Consigne → Extrayez du fil de discussion comparant Solarseek et Nicotine le passage qui va de « Avec ce constat, on » jusqu'à « tracker je crois. », sans rien y changer.

Texte fourni →
____

# Solarseek VS Nicotine.



## JPTK (15 Septembre 2004)

Monelzk 

Deux logiciels pour se connecter à l'excellent SLSK. Un 1er tout nouveau, un vrai logiciel OSX natif et le 2e, issu du monde linusque et qui nécessite de passer via X11 et de subir une interface archaïque graphiquement parlant et lourde en plus.

Avec ce constat, on prend le 1er sans hésiter, pourtant j'ai l'impression qu'il y a moins de monde (ce n'est d'ailleurs pas une impression), moins de rooms et d'ailleurs le pire c'est qu'il n'y a pas celle que je fréquente. Avec Nicotine il fallait toujours que j'aille dans la liste des rooms pour appuyer sur refresh afin d'avoir vraiment toutes les rooms et celle que je fréquente. Le problème c'est que sur Solarseek, cette fonction semble n'être pas dispo.

Des amateurs, des idées, des conseils ? On trouve les 2 sur version tracker je crois.


----------



## MrStone (15 Septembre 2004)

Mais mais mais... ce sont des logiciels de poire à poire ce dont tu parles là, non ??? :modo: :modo: :modo:


----------



## jpmiss (15 Septembre 2004)

MrStone a dit:
			
		

> Mais mais mais... ce sont des logiciels de poire à poire ce dont tu parles là, non ??? :modo: :modo: :modo:


  Bah oui et alors?

 Bon si non JPTK, j'ai la meme impression que toi mais faut voir que SolarSeek est assez frais. Ca va probablement s'améliorer au fil des versions...


----------



## JPTK (19 Septembre 2004)

Pfff...  :sleep:


----------

____

Items répertoriés →
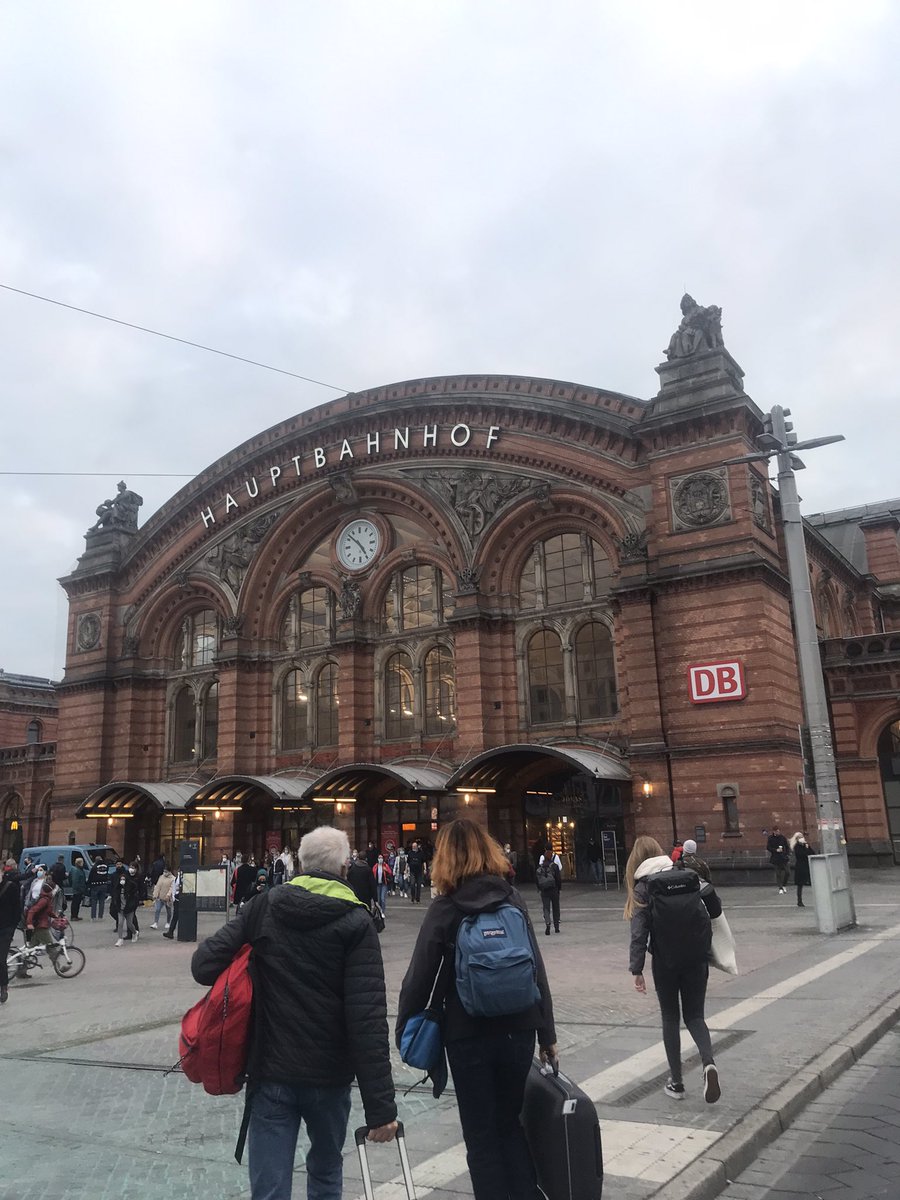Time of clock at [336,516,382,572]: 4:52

____

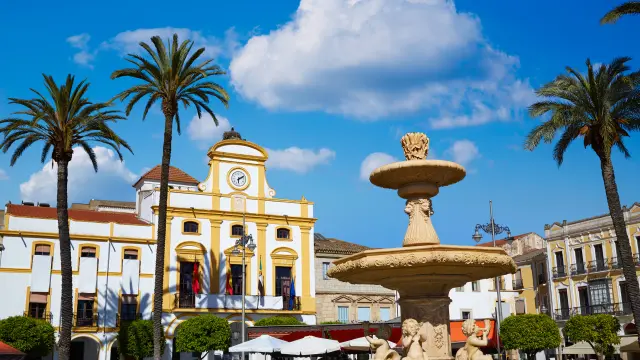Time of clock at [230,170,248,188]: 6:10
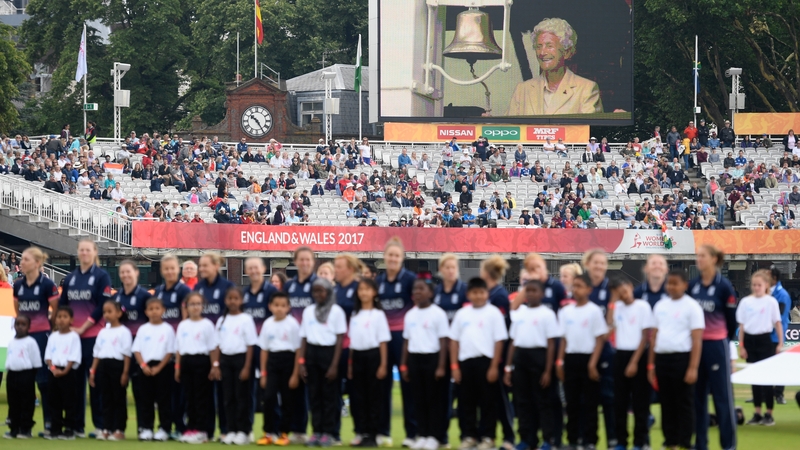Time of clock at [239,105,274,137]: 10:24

____

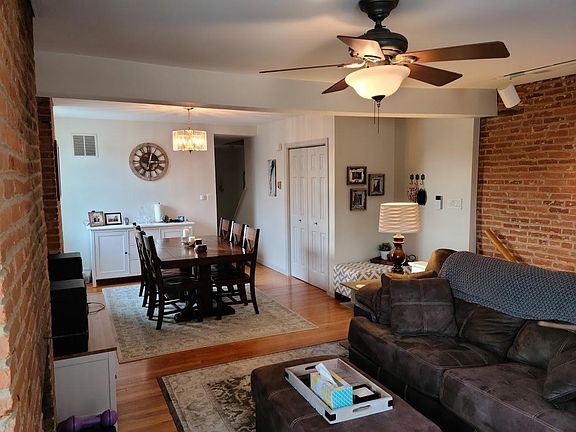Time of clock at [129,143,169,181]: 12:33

____

Réponse rédigée →
Avec ce constat, on prend le 1er sans hésiter, pourtant j'ai l'impression qu'il y a moins de monde (ce n'est d'ailleurs pas une impression), moins de rooms et d'ailleurs le pire c'est qu'il n'y a pas celle que je fréquente. Avec Nicotine il fallait toujours que j'aille dans la liste des rooms pour appuyer sur refresh afin d'avoir vraiment toutes les rooms et celle que je fréquente. Le problème c'est que sur Solarseek, cette fonction semble n'être pas dispo.

Des amateurs, des idées, des conseils ? On trouve les 2 sur version tracker je crois.